* _Quoted text_
>> begin
This is a module I developed back in June of 2025. It was intended to share both the back buffer and the depth texture with an external overlay through named pipes and a shared DirectX 11 resource handle. I’m making this public solely as an educational reference, and the other components that were used alongside it won’t be made available. This module is no longer functional, and it isn’t intended to be used as a working project.
Note This was once part of a functional project that required two external components to work: an external overlay and a ReShade add-on.
The workflow functioned like this: Roblox loads our module → our module installs its hooks and starts the overlay → ReShade is then loaded into the external overlay → ReShade then loads a custom add-on to bind the depth texture, since the generic depth add-on is not compatible with this pipeline.
>> end
[Stored entries]
>> begin
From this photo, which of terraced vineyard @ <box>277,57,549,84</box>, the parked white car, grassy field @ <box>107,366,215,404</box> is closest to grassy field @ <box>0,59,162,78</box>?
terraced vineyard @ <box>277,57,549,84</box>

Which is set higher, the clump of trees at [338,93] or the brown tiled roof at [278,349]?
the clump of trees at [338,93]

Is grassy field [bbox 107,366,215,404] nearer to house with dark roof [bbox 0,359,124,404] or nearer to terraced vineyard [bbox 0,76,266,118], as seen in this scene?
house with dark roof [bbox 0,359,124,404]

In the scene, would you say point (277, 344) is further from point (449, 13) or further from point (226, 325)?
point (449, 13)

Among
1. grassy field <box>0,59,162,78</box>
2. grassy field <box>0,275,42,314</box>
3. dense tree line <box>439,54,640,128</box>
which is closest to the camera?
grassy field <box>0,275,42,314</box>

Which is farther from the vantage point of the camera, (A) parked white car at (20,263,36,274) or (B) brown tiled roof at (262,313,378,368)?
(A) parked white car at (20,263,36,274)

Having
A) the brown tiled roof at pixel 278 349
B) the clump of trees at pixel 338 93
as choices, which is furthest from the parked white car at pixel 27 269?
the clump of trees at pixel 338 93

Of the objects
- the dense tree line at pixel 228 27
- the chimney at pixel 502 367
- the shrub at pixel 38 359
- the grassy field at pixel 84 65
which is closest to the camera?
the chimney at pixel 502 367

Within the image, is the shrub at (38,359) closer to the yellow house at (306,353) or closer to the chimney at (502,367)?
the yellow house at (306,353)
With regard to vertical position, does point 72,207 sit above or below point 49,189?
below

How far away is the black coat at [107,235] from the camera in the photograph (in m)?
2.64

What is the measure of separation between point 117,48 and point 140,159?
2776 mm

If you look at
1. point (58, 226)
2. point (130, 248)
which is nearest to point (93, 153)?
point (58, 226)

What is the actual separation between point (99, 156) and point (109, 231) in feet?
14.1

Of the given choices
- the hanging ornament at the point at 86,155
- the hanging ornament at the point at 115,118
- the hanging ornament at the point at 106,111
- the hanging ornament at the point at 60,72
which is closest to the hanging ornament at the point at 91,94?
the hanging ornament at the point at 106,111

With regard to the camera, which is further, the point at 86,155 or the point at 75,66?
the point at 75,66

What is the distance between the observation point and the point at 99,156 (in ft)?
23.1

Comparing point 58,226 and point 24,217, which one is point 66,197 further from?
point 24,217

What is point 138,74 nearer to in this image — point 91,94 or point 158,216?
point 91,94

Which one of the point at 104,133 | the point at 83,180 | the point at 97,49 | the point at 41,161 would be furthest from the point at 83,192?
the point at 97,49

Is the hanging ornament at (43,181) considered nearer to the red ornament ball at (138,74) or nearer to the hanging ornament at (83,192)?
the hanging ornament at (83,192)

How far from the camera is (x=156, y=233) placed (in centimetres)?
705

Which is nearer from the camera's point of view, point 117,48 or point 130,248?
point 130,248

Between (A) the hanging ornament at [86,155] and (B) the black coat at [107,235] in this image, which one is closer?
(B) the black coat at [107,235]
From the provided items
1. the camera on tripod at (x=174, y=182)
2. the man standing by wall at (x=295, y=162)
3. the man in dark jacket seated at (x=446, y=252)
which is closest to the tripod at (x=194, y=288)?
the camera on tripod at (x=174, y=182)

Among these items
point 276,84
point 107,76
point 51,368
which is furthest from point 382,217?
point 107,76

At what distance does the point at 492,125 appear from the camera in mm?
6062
>> end
* _Problems_
a. According to the module description, what two things was the module meant to share with an external overlay?
b. For each statement, indicate whether it agrees with the module description: (i) The module was developed in June of 2025. (ii) The module still works. (iii) The generic depth add-on is compatible with this pipeline.
Rely solely on the module description, not on the records.

* _Solutions for each task_
a. The back buffer and the depth texture.

b.
(i) Yes: "This is a module I developed back in June of 2025."
(ii) No: "This module is no longer functional"
(iii) No: "the generic depth add-on is not compatible with this pipeline"